Making every breath count

Photo provided by LEO VERDE -- San Diego's Rock & Roll Marathon was one of several Suillivan's Steakhouse general manager Leo Verde ran to qualify to run in the Boston Marathon for the Cystic Fibrosis Foundation.
Photo provided by LEO VERDE -- San Diego's Rock & Roll Marathon was one of several Suillivan's Steakhouse general manager Leo Verde ran to qualify to run in the Boston Marathon for the Cystic Fibrosis Foundation.

Verde runs in Boston for cystic fibrosis

He’s cha-cha’d for Big Buddy, walked the runway to battle cancer and on Monday Leo Verde will run 26.2 miles for cystic fibrosis in the 117th Boston Marathon.

“Running the Boston Marathon is something I’ve always wanted to do, even when I was playing soccer,” Verde said. “I always ran. I played soccer in high school and we won state my senior year. I went to UNO (University of New Orleans) on a soccer scholarship and even after college I continued to play until I was 24-25. And, being from New Orleans, I used to always try and run in the Crescent City Classic.”

But like a lot of things done when younger, running on a regular basis fell by the wayside as the responsibilities of adult life took precedence. It was when Verde agreed to be one of the Star Dancers in “Dancing with Big Buddy” two years ago that he seriously got into running again.

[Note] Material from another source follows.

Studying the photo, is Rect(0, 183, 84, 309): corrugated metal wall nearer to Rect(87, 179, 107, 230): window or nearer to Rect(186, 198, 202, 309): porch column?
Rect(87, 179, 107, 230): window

“I had to get in shape for Big Buddy — really,” said Verde, general manager of Sullivan’s Steakhouse. “My fiancée, Laurie, got the idea for us to run a half marathon, and we did that and had a great time. So, we started running marathons — sometimes together, sometimes just me, sometimes just her. She’s my inspiration.”

There are only three ways to get to run in the prestigious Boston Marathon — by invitation, qualifying time or running to raise money for a charitable cause. The Boston Marathon Official Charity Program began in 1989 when the American Liver Foundation became the first charity to receive official entries into the event. Since then the program has grown to support at least 30 charities each year. “I’m 49 years old. I don’t think I can run a 3:29 or even come close,” said Verde with a laugh.

While Big Buddy and the American Cancer Society are both causes dear to his heart, running for cystic fibrosis was an easy choice. “To be able to run, to breathe, take a deep breath — we take that for granted,” he explained. “That’s the last thing we do before we die. I remember my dad when he was sick and he took his last breath.”

“When I run long distances, I think of everything,” said Verde. “I don’t listen to music, I don’t run with others and talk, I think. I think how lucky I am to be able to breathe.”

For the past several years, Sullivan’s has hosted the Cystic Fibrosis Foundation’s Wine Opener, raising half a million dollars, so the disease and work of the foundation are something he’s very familiar with. That event has also allowed him to get to know some of the local cystic fibrosis patients. “Claire Jumonville, Jamie Crane — they inspire me,” said Verde. “When my feet hurt, my legs are killing me, they are what move me when I run.”

Verde set out with a modest goal to raise $5,000 but quickly surpassed that amount.

“People come into the restaurant and they see the poster and they’ll just give me $20, $50, $100 or more,” said Verde, who increased that goal to $10,000 then to $15,000 then $20,000 and finally to $25,000, which he had achieved as of press time. “I wish I could raise $50,000 because it all stays here (in the greater Baton Rouge area), every dollar, every single penny.”

To prepare to run Boston’s grueling 26.2 miles, Verde has been seriously training for the past two and half months. One of his favorite places to run is The Bluffs outside St. Francisville.

“It’s the closest we have to the hills of Boston. All of the Baton Rouge runners going to Boston have been running there.”

He and Laurie leave for Boston on Saturday. Sunday they’ll drive the 26-mile route to get an up-close look at the course, including the infamous “Heartbreak Hill,” which falls between the 20- and 21-mile mark where runners are prone to experience the phenomenon referred to as “hitting the wall.”

“Laurie’s going to be my cheerleader; she wants to get in (the race) so bad,” Verde said. “Hopefully the weather will be good. I don’t know what they do for top (charity) producers. Maybe let us run next year?”

Verde is one of 14 area runners participating in the Boston Marathon. The others include: Hannah Amoroso, Rebecca Bokun, Todd Denton, Kim Dominick, Jerry J. Falgoust Jr., Beth S. Hitt, Adam MacDowell, Matthew T. Manning, Russell J. Marsh, Erin Oswalt, Kelly Poché, Rosalie L. Teeuwen and Jonathan Thomas.